You can't turn on the news without hearing the word "system" thrown around, mostly related to the breakdown of systems in business and government.
Vehicles are recalled due to faulty component parts. Oil and chemical spills damage the ecosystem. Terrorists get through airport security even when their name is on a no-fly list. Financial systems around the world are in crisis.
When will it ever end? . . . IT WON"T.
If left alone, systems are in a constant state of breaking down; they decline, decay, and deteriorate. It is Nature's way.
Natural forest fires rid the land of dead trees and wood on the forest floor. Heat from the fire immediately germinates buried seeds, and soon a new forest begins to fill the land.
The cycle of life—birth to death—not only occurs in nature but there are similar patterns in business, including yours.
In the first few months of the 2008 U.S. financial crisis, sixty-eight banks failed and many small businesses closed their doors. As harsh as it sounds, this is a natural purging of the weakest elements of our economic system.
Companies with inferior products, policies, processes, or management cannot withstand the financial stresses. Companies with better business processes (or who get a bailout because they are "too big to fail") are able to weather the storms.
System Breakdowns Can Be Good
In the future, we expect to see vehicles of better quality, policies, technologies, and processes that prevent man-caused disasters, terrorists who are unable to breach security, and economic disasters that are averted. (This assumes that we learn from our mistakes—governments don't always seem to.)
In your company, customer complaints, low employee morale, poor cash flow, and so forth can always be traced to the breakdown of established business systems.

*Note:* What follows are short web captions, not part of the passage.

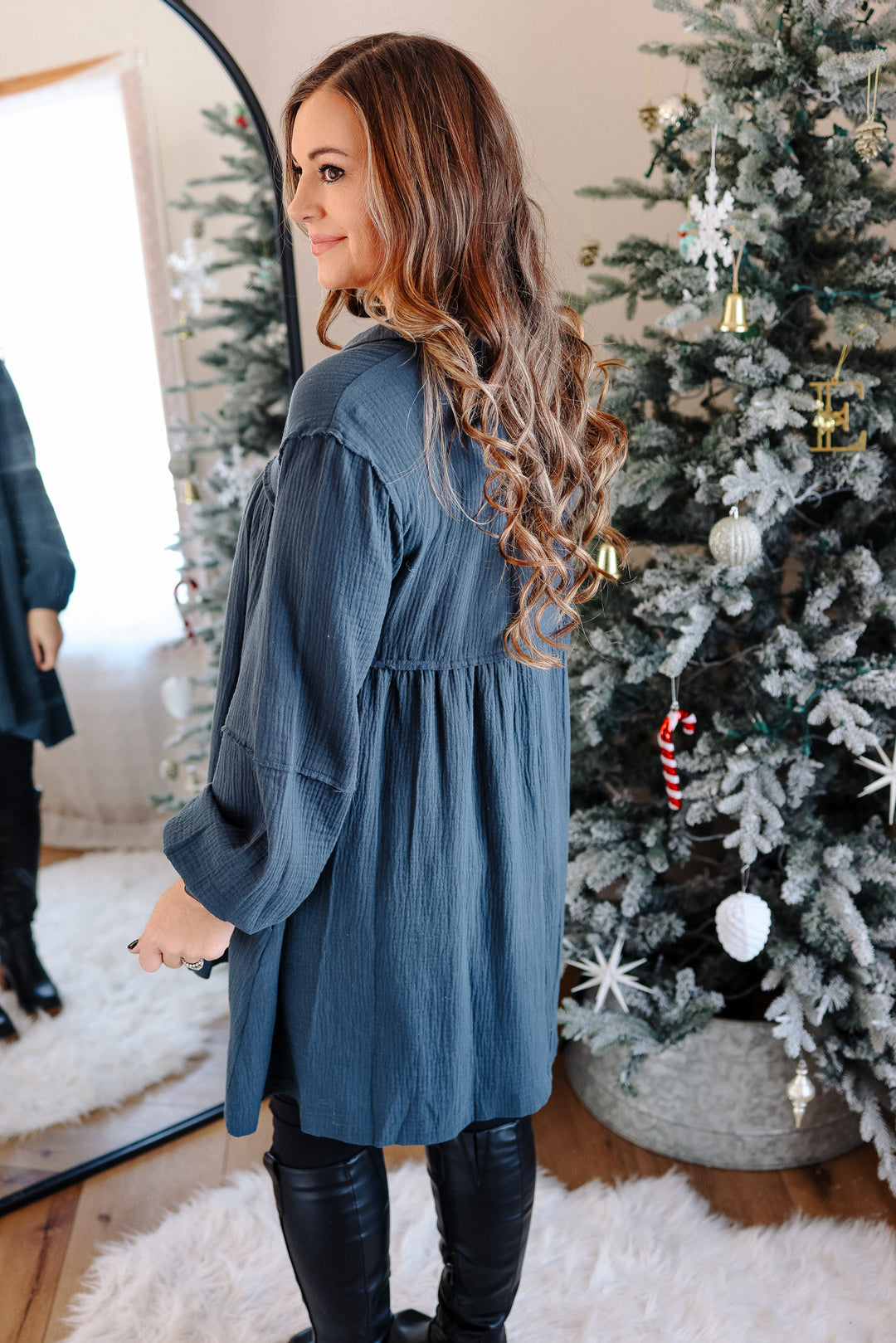 blue babydoll dress with collar Beau Blue Frill Trim Peter Pan Collar Denim Babydoll Dress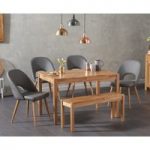 Oxford 150cm Solid Oak Dining Table with Halifax Faux Leather Chairs and Oxford Bench
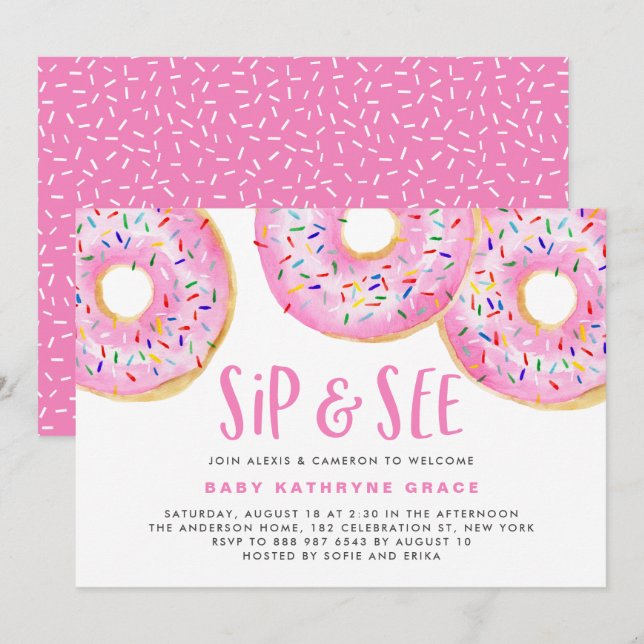 Invitation Pink Donuts arrose Baby shower Sip et voir (Devant / Derrière)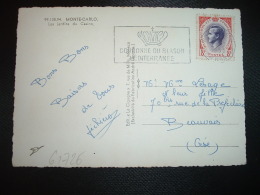 CP TP RAINIER III 8F OBL.MEC.21-7-1955 MONTE CARLO + COURONNE DU BLASON MEDITERRANEE - Cartas & Documentos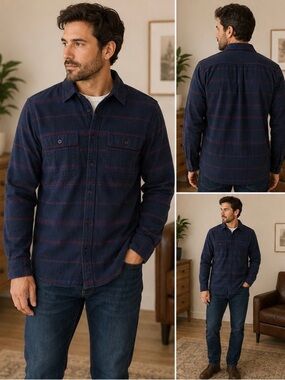 The North Face Navy Shirt with Subtle Red Stripe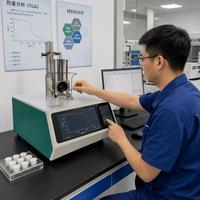Analyseur Thermogravimétrique TGA 1250 Degrés Écran Tactile Balance 5g Résolution 0,01mg pour Tests de Polymères Plastiques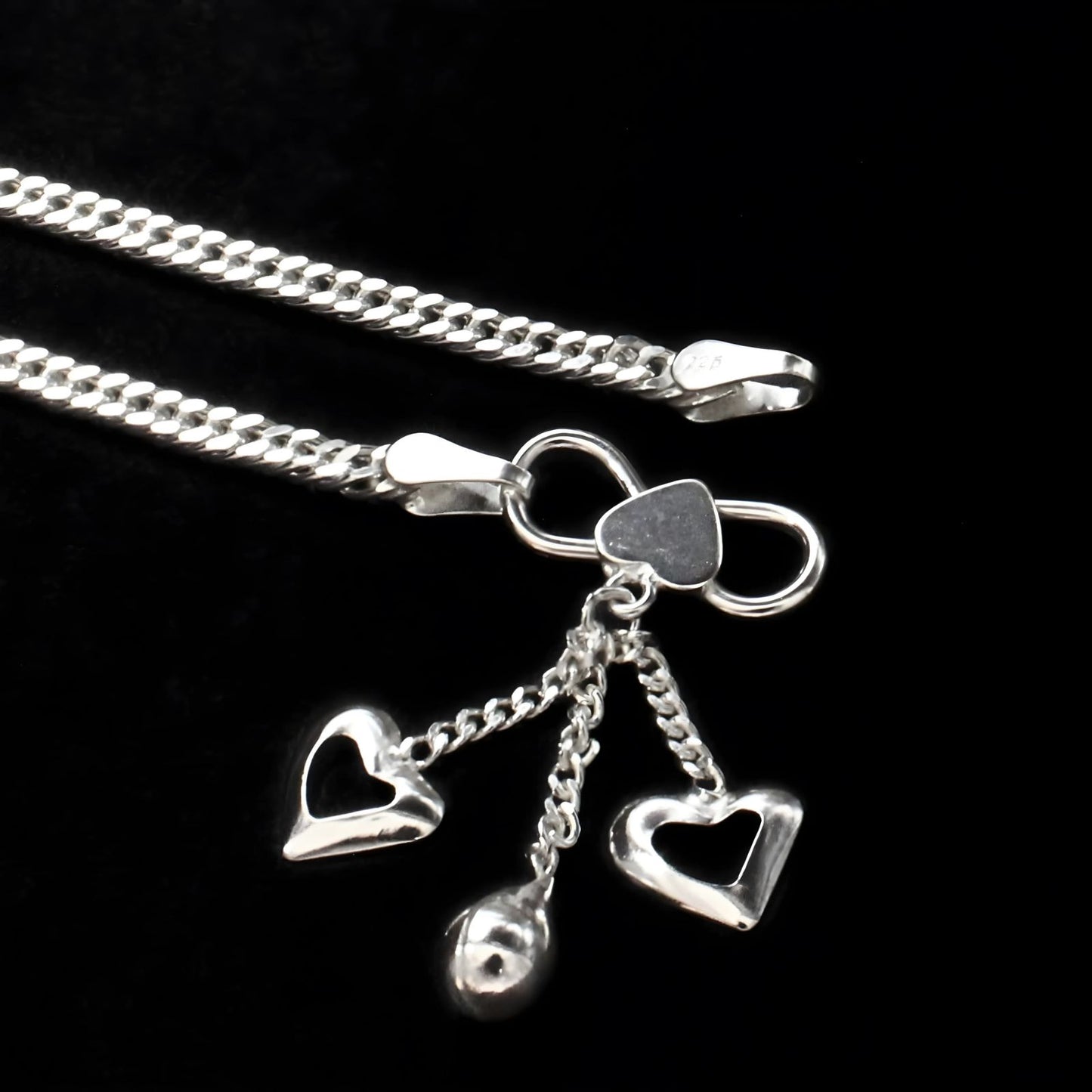 925 Sterling Silver women cuban Chain Anklet 10.3" - Single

A crisis, in fact, is a system change trying to take place. It is a scream for help. Reorganizing and reordering the system to a higher level is the only solution to prevent an eventual crash.
Caution: It is human nature when things are generally going well not to notice a breakdown that is occurring by small degrees.
Business systems and processes that are continuously monitored, measured, and improved break down much less often. When they do, the cause is usually beyond the business owner's control.
The System Thinker's Edge
Systems Thinkers have a distinct advantage. They understand how things work at the detail level. They see trouble in the early stages. They make timely course corrections. While they can't prevent every problem, they can minimize harm and overcome setbacks more effectively and faster than most everyone else.
Do you have any broken business systems or processes that are causing you to lose customers and money? Fix them while in the early stages, and save yourself a lot of grief later on!